The second book in the Wolf’s Bane series should be up soon, hopefully late this week or early next week. I’m pretty excited about it. When I started writing urban fantasy, I did the scatter gun approach. (The same brilliant idea I used for my novellas. Learn from my mistakes). The first book my agent accepted was Fabric of Life. She sent it to lots of big publishers. All of them declined it. But I learned a lot from the feedback. Fabric of Life, even though it has magic in it and a ghost or two, wasn’t urban fantasy. Most urban fantasy doesn’t have a real mortal in its plots. It’s usually a kick-ass heroine who has to team with some other supernatural (often a romantic interest) to defeat some horrible, powerful, supernatural villain. So, I sat down and wrote Fallen Angels.
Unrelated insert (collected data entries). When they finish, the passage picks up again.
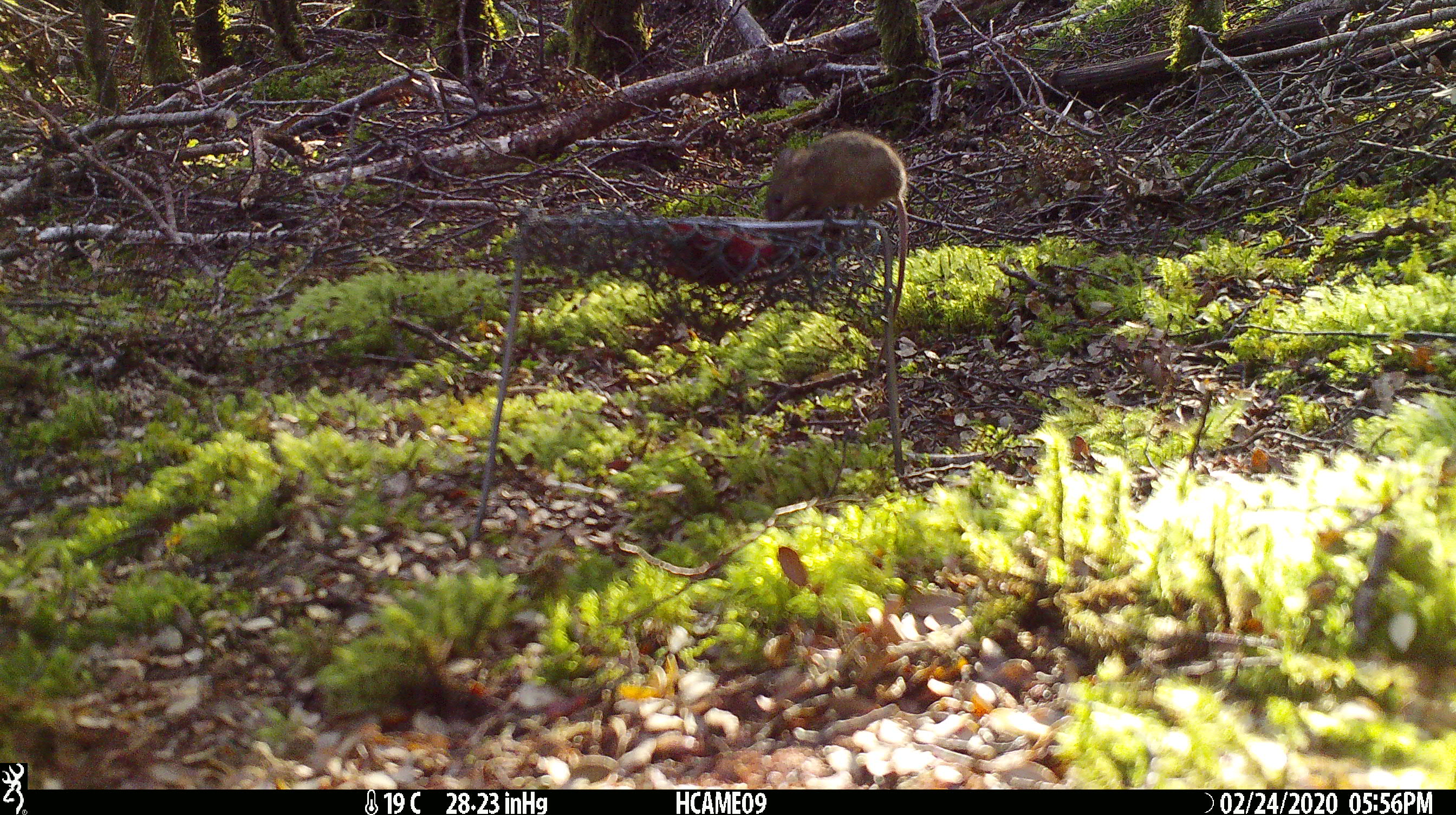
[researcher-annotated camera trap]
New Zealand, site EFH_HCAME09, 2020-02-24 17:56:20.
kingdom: Animalia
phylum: Chordata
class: Mammalia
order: Rodentia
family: Muridae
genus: Mus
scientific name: Mus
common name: mouse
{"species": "mouse (Mus)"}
She sent out Fallen Angels, too. With the same results. It wasn’t quite what publishers were looking for. Of course, I didn’t quite follow the rules this time either, because it seemed odd to me that fallen angels and vampires would dip in and out of Three Rivers and no mortal would ever know they were there or get caught in their crossfire. So, of course, I added that. And…my novel was turned down.
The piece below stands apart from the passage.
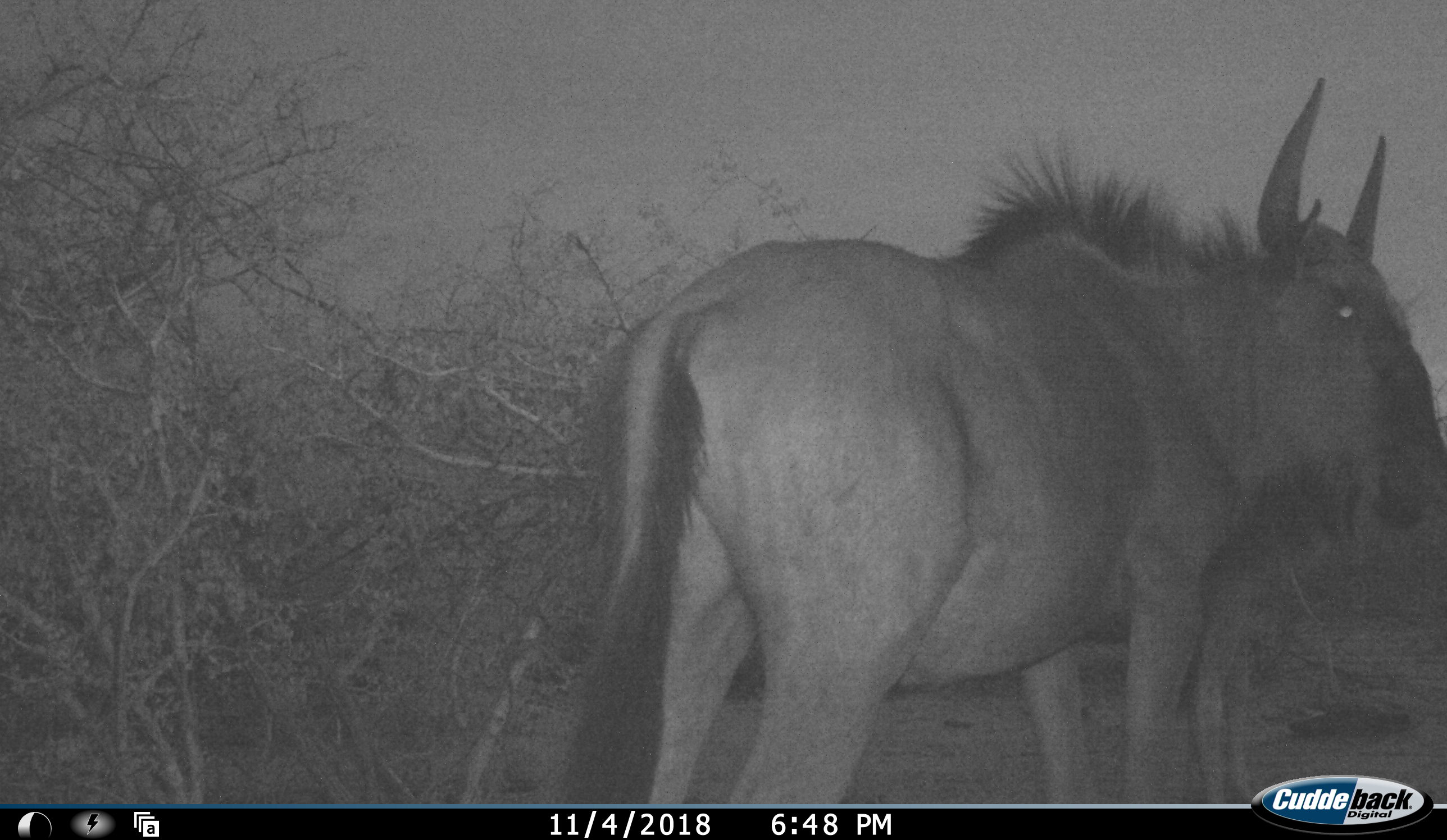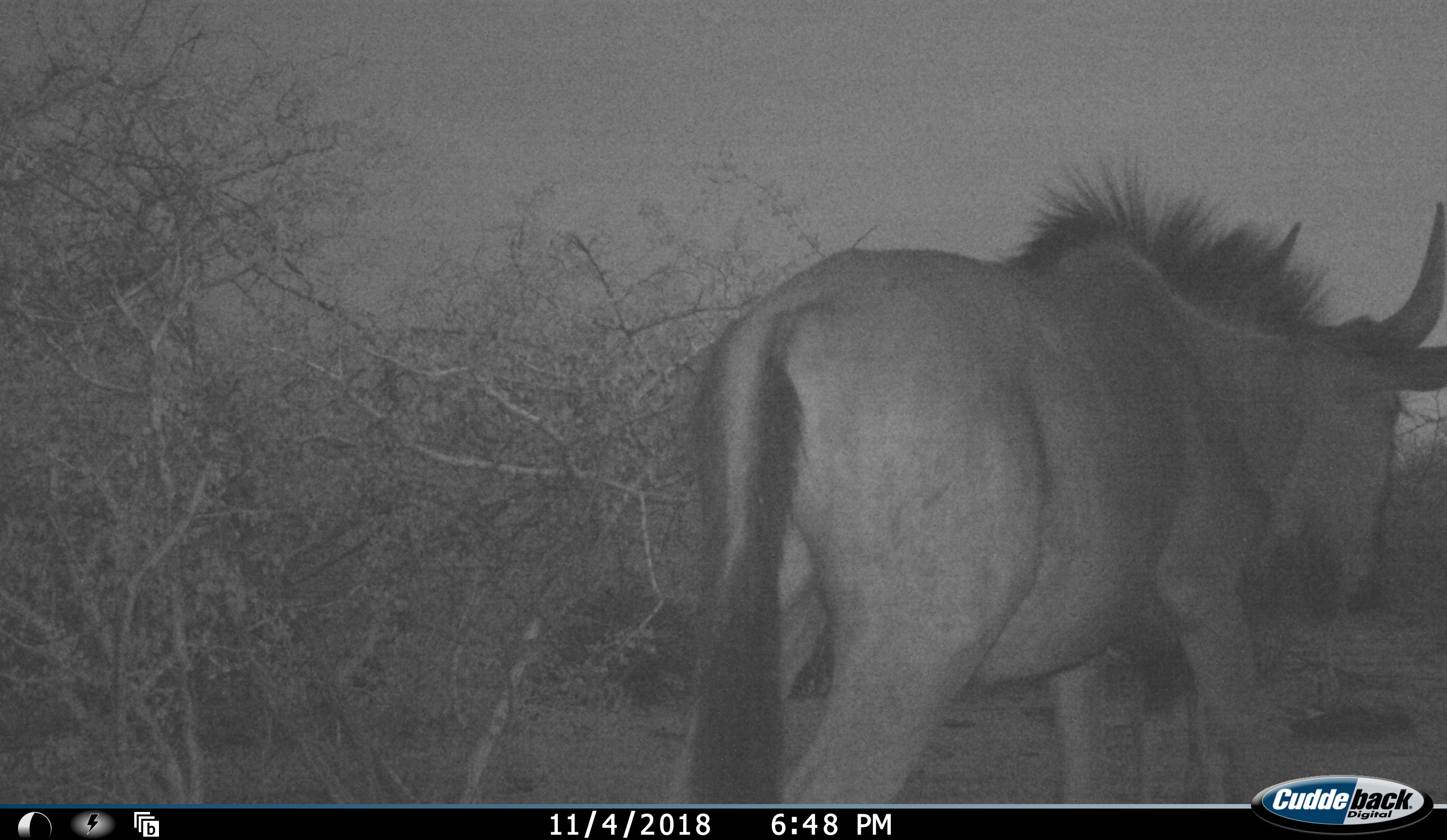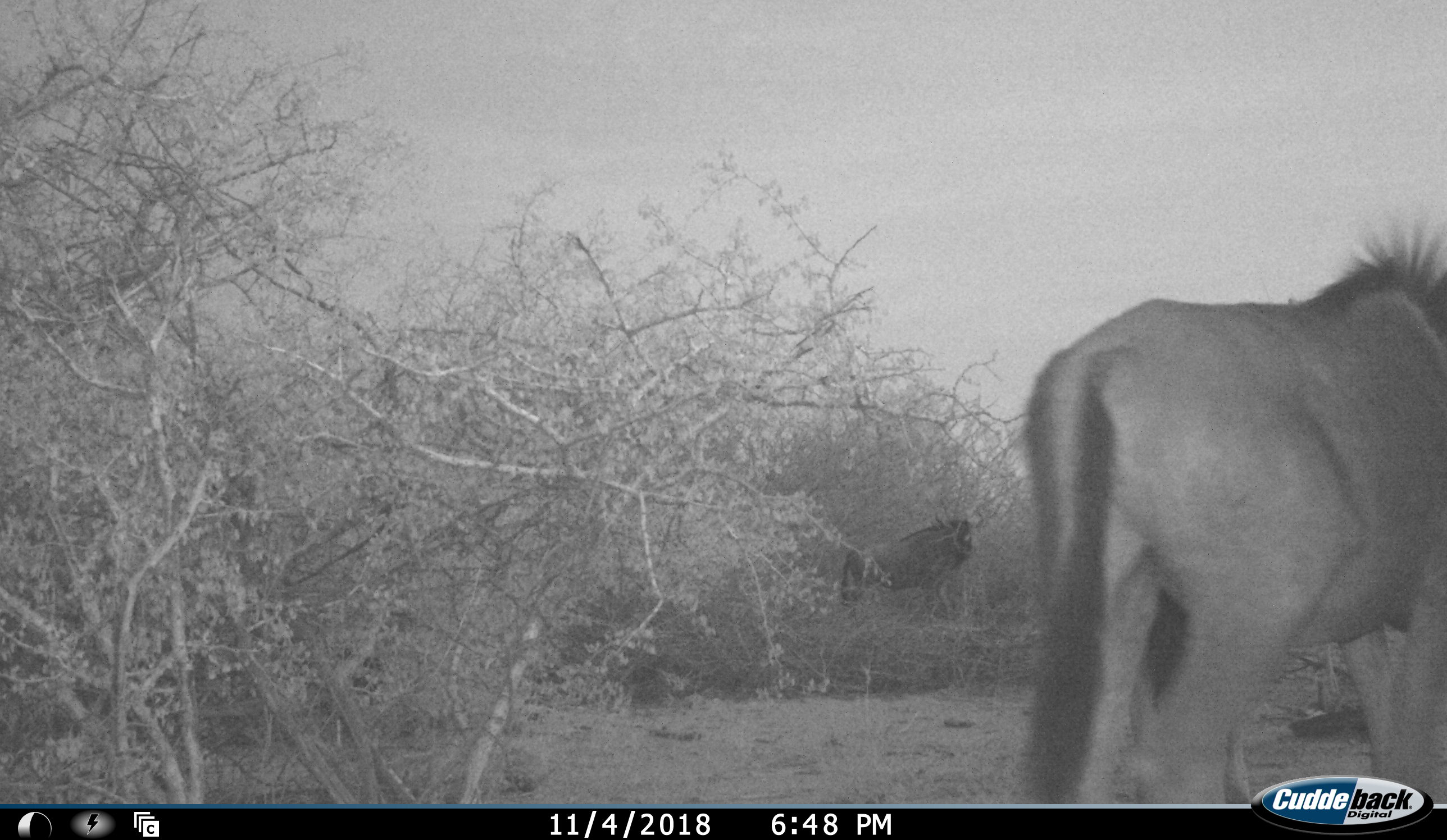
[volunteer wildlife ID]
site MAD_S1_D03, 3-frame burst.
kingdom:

The third time I gave urban fantasy a stab, I decided to try to play by the rules. I have a few mortals bopping around in the plot, but mostly I focused on Reece, who owns a martial arts studio, who’s attacked by a werewolf, and wouldn’t survive except that a gargoyle rescues her. I’ve always wanted to do something with a gargoyle, and this seemed like as good a novel as any to introduce one. Of course, the werewolf scratches her, and a bloodred tattoo inks itself into her flesh, and her magic powers are awakened. She discovers that she comes from a long line of witches. I was pretty proud of myself when I finished this book. I had gargoyles, werewolves, and witches battling greedy rogues. I’d come as close to a true urban fantasy book as I can manage. And what did the publishers say? The urban fantasy market was now glutted, and this was too similar to things that were already out there. Arrrgh!
By the time I got all of the “thanks, but no thanks” replies for Wolf’s Bane, I’d already written a fourth urban fantasy–this one with Greek and Norse gods and goddesses. How’s that for unique? But it didn’t matter. The publishers weren’t jumping up and down to see a new take on urban fantasy. That’s when I decided to give online publishing a try, and that’s been a learning experience, too.
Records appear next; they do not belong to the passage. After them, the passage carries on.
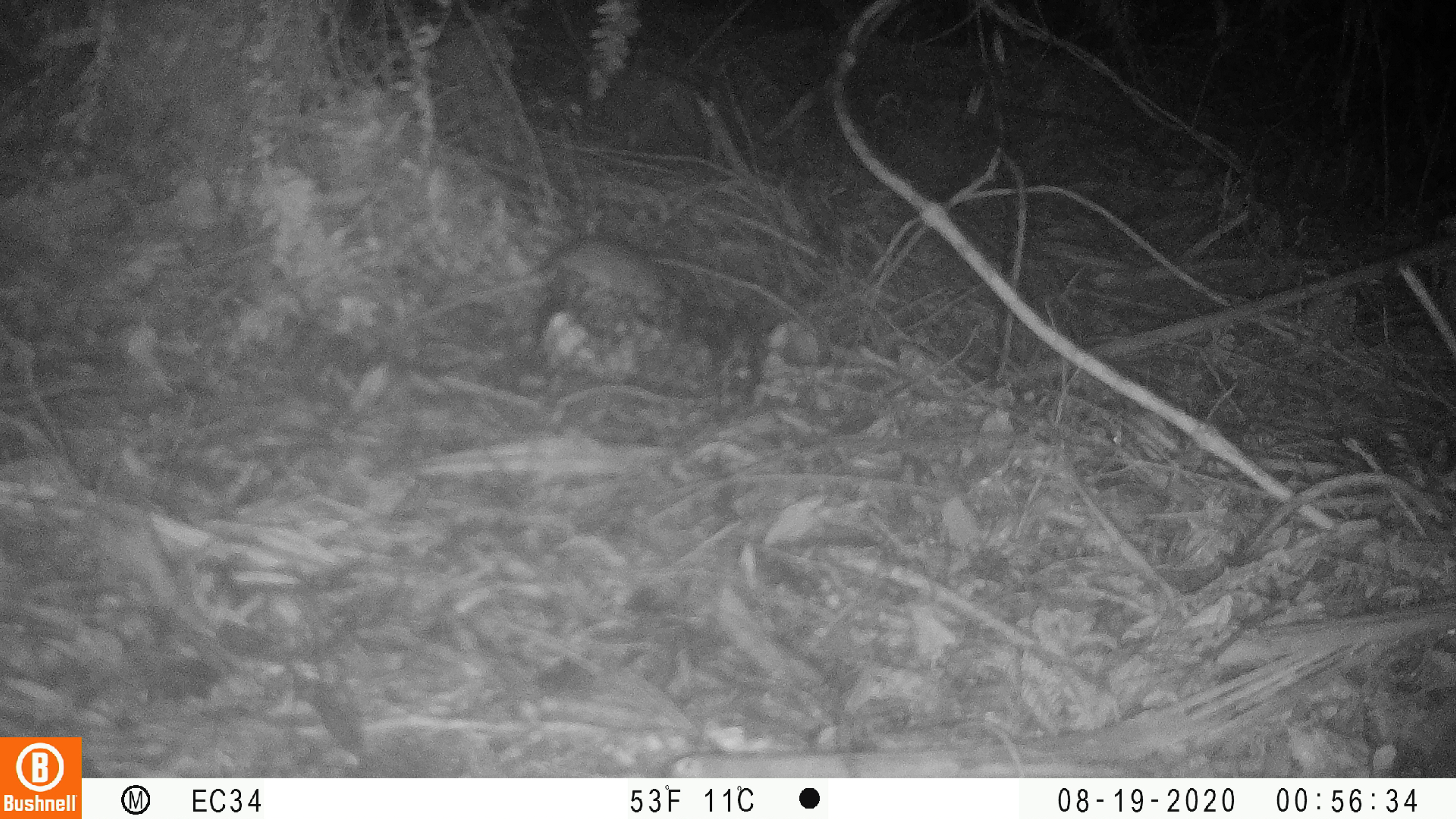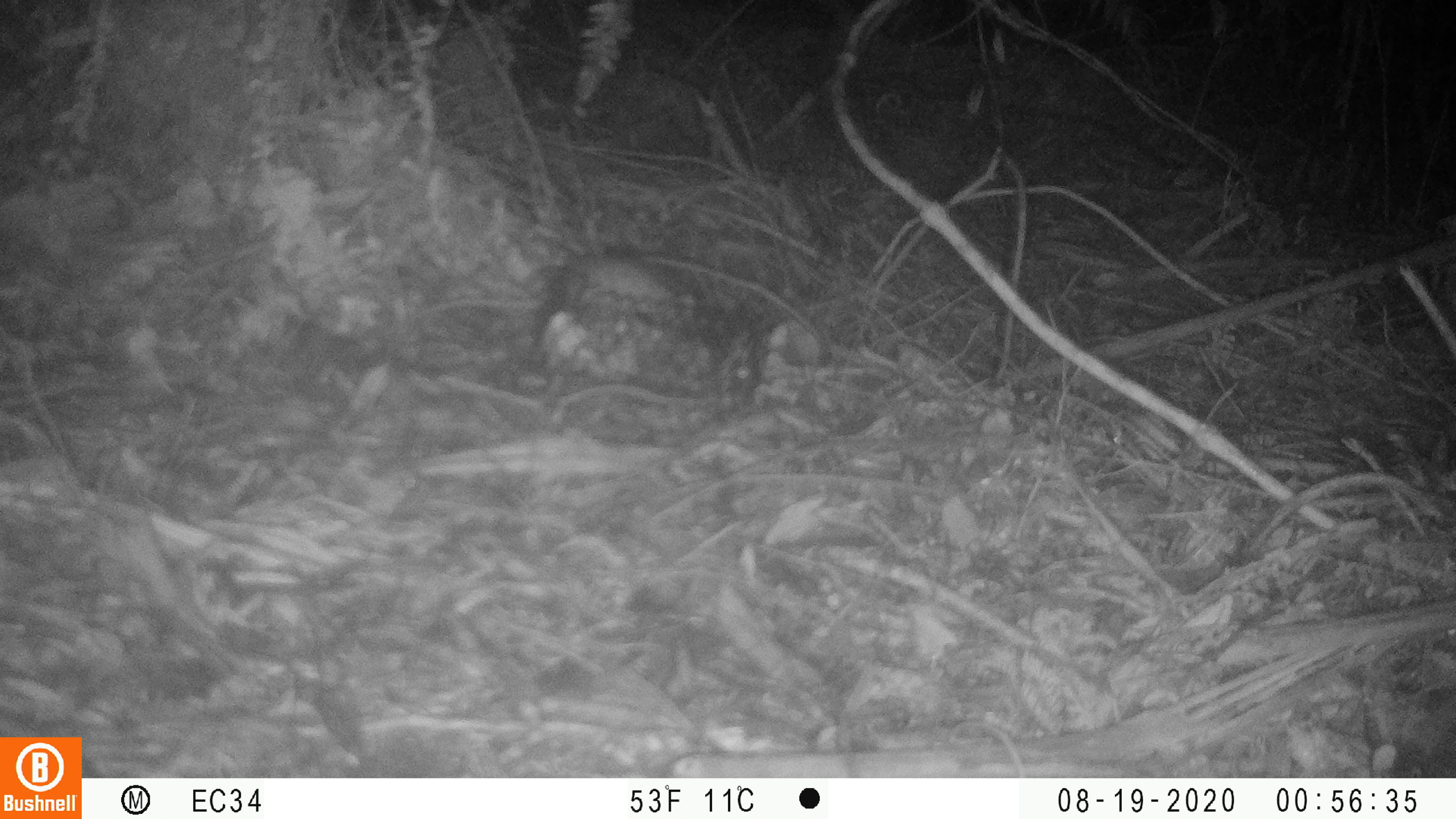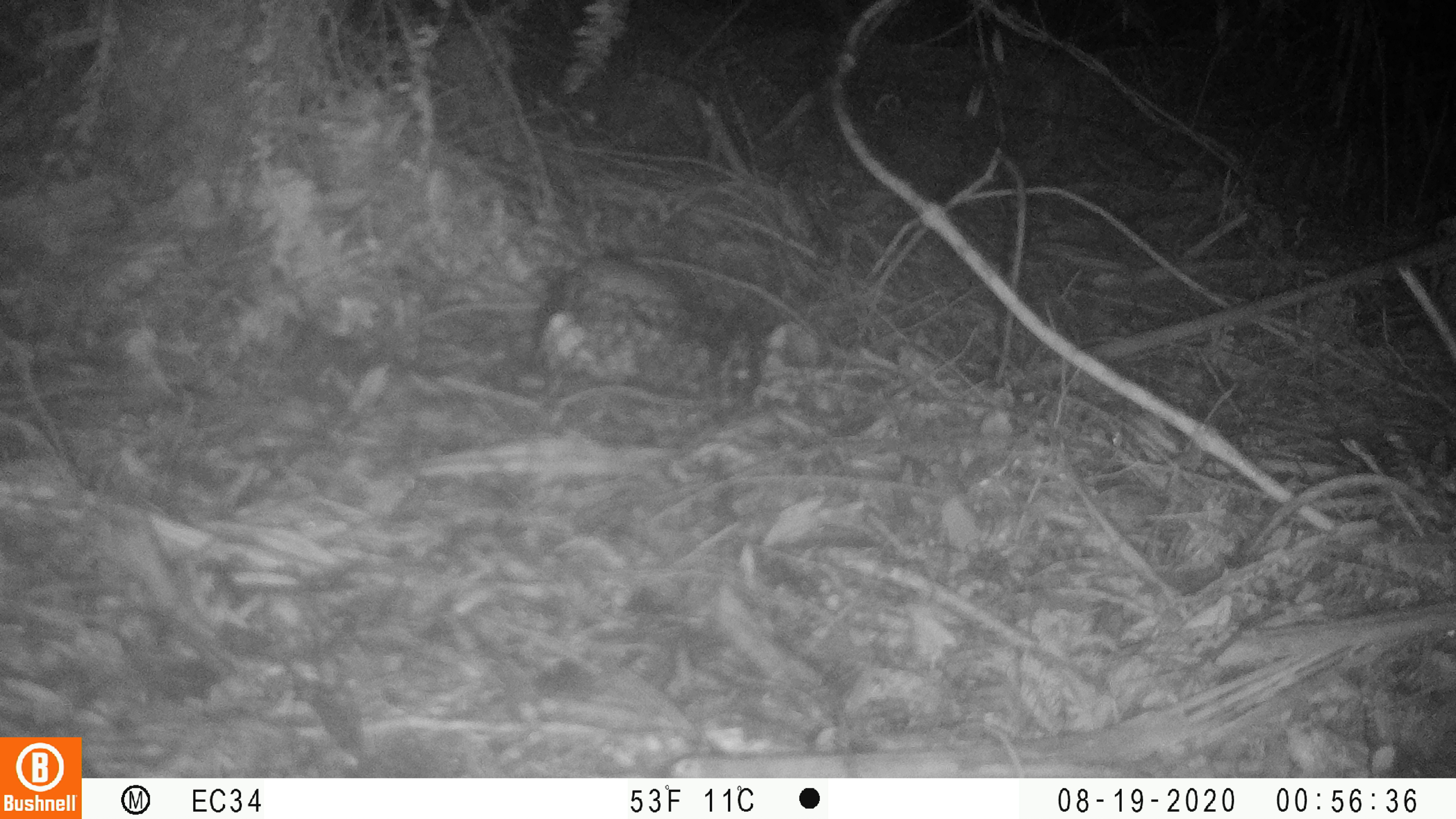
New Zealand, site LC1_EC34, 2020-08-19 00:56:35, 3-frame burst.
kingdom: Animalia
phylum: Chordata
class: Mammalia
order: Rodentia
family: Muridae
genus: Rattus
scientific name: Rattus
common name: rat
The thing to learn or take away from this is that publishers want novels that are similar to what’s already out there, but not too similar. They want it to fit the market, but be fresh and unique. And trends that are “hot” turn lukewarm or cold really fast. So you might as well write what you really want to and make it the best you can. But know your markets. Trying to swim upstream in publishing can make you just plain tired.
I finished the second book for Fallen Angels early this year and put it online in May. While I waited for that book to go up, I did rewrites on the second Wolf’s Bane book, and it should be available soon. My agent suggested I make it shorter and faster, so that I’d have a series with a lot more action. I tried, and I added touches that would keep me entertained–an evil, Egyptian pharoah who twisted his mother’s magic into something dark and dangerous and a demon who wants to go home, but the pharoah won’t let him. It was pretty fun to write. And the truth is, that’s all a writer can really do. Write the best book she can, give it a fighting chance with some marketing and promotion, and hope for the best.
By the way, a good cover makes a BIG difference, and I love the cover for Shadow Demon. It fits the story.
Whatever you’re working on, I hope you’re passionate about it. Timing is everything in writing, so good luck!